#### [TEXT FOR ANALYSIS]
═══

The Balancing Act: ‘She Is Happier With The Nanny Than Me’
By Sonali Gupta
Every other week, Sonali Gupta draws on more than 10 years of experience as a clinical psychologist to give advice to readers with questions about parenting, family dynamics, relationships, mental health, and more.
What’s Wrong With Mum? My 2-year-old has become very attached to her nanny, and I’m afraid she doesn’t want me. When the nanny goes back home in the evening, she cries incessantly. Even when I return from work, I feel she is more happy with the nanny than me. I worry she is becoming too dependent on the nanny.
Sonali: I can understand feeling anxious and threatened by the closeness between your child and her nanny, but this is very typical. Having spent the entire day with the nanny, your daughter’s sad reaction is very normal and a sign of secure attachment, which is a good thing.
But it is a phase. Don’t be surprised if, at some stage, your daughter displays the very same emotions when you or your spouse leave for work. This separation anxiety is very common at this age. Children outgrow this reaction at different stages of development, but they do outgrow it. They also come to understand the difference between their mother and the paid caregiver, as they develop cognitively and emotionally. A healthy attachment with the nanny will not come in the way of this.

═══

#### [TO DO]
- 1) Name every topic the parenting advice column says its readers ask about.
- 2) Please extend the parenting advice column past its final sentence.
These items come from a separate source.

[Stored data]

═══

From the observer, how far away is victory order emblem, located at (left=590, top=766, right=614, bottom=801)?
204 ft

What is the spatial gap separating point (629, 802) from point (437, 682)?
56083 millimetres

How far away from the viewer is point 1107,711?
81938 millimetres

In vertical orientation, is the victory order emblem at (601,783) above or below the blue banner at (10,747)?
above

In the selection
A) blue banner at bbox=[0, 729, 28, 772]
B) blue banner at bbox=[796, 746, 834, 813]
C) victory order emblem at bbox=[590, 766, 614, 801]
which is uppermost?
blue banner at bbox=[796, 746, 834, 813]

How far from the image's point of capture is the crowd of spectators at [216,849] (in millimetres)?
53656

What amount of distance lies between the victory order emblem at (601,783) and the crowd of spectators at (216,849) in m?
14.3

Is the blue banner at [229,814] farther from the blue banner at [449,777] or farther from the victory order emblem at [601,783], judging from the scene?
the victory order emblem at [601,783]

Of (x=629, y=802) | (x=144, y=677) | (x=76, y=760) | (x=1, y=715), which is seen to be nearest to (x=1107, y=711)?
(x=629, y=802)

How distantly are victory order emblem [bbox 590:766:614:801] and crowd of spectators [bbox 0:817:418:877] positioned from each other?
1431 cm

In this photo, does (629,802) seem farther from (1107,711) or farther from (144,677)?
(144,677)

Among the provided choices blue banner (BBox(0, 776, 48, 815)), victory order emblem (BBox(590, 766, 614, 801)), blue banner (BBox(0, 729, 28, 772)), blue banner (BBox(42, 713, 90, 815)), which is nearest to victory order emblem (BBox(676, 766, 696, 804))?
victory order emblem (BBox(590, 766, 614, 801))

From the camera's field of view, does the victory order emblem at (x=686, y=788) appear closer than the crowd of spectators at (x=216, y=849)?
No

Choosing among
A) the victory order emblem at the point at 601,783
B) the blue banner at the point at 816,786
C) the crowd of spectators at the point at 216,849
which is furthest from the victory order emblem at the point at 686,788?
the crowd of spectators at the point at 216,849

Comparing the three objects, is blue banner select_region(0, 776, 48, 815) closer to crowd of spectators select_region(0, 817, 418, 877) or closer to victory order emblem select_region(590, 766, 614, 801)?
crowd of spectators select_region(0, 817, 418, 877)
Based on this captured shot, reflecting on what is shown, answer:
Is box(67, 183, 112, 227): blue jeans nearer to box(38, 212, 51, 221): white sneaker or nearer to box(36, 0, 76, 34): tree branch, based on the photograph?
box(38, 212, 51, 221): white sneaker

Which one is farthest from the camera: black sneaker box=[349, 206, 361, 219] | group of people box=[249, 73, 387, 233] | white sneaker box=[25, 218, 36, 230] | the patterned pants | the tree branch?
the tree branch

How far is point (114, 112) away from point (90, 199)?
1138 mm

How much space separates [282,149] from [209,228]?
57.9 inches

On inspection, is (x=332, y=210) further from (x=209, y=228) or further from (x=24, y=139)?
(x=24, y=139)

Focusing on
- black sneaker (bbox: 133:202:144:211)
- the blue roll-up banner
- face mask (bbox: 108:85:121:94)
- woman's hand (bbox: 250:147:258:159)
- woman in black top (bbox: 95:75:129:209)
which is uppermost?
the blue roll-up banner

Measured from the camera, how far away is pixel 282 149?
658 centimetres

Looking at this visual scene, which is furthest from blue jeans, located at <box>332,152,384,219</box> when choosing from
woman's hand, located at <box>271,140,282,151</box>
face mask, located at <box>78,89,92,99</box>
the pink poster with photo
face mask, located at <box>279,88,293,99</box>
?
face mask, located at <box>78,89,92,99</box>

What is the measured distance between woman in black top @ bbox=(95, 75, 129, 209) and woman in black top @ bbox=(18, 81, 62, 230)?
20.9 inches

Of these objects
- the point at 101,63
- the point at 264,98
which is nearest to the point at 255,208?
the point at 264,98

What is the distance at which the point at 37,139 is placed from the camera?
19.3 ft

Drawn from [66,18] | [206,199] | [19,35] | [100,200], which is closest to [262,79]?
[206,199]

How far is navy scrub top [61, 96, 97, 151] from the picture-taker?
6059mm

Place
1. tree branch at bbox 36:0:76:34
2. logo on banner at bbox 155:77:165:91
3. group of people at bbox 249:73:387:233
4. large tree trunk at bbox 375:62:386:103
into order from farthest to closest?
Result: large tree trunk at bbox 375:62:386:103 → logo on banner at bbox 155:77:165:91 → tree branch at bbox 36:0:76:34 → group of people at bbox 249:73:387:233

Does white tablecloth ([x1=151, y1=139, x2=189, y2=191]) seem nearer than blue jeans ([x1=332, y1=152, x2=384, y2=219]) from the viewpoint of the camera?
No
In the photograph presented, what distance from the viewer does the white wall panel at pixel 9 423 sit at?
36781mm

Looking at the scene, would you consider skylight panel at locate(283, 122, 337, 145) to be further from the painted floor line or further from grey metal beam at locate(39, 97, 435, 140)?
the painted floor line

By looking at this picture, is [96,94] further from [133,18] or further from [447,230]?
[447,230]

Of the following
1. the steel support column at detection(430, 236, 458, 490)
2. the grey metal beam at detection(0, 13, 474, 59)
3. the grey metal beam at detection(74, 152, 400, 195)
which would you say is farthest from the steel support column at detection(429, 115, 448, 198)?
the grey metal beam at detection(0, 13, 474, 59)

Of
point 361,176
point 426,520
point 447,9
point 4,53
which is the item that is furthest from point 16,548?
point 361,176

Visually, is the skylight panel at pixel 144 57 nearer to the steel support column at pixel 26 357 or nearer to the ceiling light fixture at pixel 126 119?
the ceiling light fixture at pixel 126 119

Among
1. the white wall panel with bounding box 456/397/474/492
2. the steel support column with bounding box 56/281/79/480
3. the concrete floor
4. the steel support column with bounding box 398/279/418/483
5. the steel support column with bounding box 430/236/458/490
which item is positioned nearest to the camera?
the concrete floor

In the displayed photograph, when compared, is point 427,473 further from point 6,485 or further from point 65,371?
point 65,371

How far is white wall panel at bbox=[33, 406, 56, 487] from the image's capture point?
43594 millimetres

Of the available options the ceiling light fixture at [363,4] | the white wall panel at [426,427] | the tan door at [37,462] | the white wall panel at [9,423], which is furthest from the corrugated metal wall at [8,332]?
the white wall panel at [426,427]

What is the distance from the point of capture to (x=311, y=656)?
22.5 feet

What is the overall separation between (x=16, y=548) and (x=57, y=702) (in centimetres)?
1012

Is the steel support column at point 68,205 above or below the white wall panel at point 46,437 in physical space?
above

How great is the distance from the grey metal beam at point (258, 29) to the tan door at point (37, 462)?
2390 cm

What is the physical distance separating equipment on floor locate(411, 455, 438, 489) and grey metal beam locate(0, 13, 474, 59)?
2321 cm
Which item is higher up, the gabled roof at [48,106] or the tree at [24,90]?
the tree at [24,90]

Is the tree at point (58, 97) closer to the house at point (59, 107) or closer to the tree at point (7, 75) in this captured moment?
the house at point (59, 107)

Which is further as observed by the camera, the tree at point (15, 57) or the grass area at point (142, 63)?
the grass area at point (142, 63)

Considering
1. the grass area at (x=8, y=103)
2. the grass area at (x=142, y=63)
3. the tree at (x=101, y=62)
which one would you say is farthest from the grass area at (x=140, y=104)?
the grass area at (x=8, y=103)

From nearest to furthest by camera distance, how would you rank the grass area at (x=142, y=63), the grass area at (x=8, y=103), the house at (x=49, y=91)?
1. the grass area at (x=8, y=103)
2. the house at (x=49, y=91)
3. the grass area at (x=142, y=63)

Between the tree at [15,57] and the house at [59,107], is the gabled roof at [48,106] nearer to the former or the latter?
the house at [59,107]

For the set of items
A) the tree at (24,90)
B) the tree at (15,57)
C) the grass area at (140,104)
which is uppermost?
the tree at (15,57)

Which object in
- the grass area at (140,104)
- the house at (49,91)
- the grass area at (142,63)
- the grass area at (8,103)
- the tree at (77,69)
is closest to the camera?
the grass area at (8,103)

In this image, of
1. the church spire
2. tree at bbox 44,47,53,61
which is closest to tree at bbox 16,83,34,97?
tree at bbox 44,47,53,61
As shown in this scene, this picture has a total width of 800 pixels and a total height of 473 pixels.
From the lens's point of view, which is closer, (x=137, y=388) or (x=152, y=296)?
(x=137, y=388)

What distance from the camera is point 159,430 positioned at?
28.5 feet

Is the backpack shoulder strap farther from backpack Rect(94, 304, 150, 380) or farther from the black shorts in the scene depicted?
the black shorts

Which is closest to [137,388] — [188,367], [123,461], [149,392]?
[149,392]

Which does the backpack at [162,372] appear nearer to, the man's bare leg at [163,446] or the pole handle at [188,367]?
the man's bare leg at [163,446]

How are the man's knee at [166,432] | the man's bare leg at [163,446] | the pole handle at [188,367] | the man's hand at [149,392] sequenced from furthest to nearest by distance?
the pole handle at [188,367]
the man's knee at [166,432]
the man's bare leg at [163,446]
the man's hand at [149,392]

═══

#### [ANSWERS IN ORDER]
- 1) Parenting, family dynamics, relationships, and mental health.

- 2)
What a healthy attachment to the nanny will do, however, is strengthen your baby’s attachment to you. Sociologist Cameron Lynne McDonald’s book, Shadow Mothers: Nannies, Au-Pairs and the Micropolitics of Mothering, cites research that found: “The higher the quality of childcare, the more the children feel securely attached to their childcare providers and more securely they remain attached to their mothers.”
Read more on the benefits of secure attachment with a caregiver on The Swaddle.
I understand it’s not an easy phase for parents to get through. Your daughter’s reaction likely inspires anxiety and jealousy. I wonder if it also inspires or intensifies guilt associated with working. To manage your emotions, perhaps try to view the situation as your daughter’s first step in trusting someone beyond the family, which is a healthy process. I’d also suggest examining your own emotions and reminding yourself that your daughter’s reaction does not indicate her lack of love for you or a failing on your part.
Finally, you might try rituals or activities that smooth the transition from nanny to parent. Instead of having the nanny leave as soon as you return from work, try having her stay for a bit as you play your daughter. This allows your baby to warm up to you gradually, rather than experience an abrupt shift. Consider doing one of your daughter’s favourite activities with her, or playing with a favourite toy together, during this time, so she looks forward to it. And use the weekend for simple but special activities as a family to balance time spent with the nanny during the week.
Above all, trust and be kind to yourself, be mindfully present during your time with your child, and have patience.
Ch-Ch-Changes: I’m a 30-year-old woman who has lately been very irritable, cranky and having mood swings. I seem to be managing my transition to my new city and job very well. Would psychotherapy help in a situation like this?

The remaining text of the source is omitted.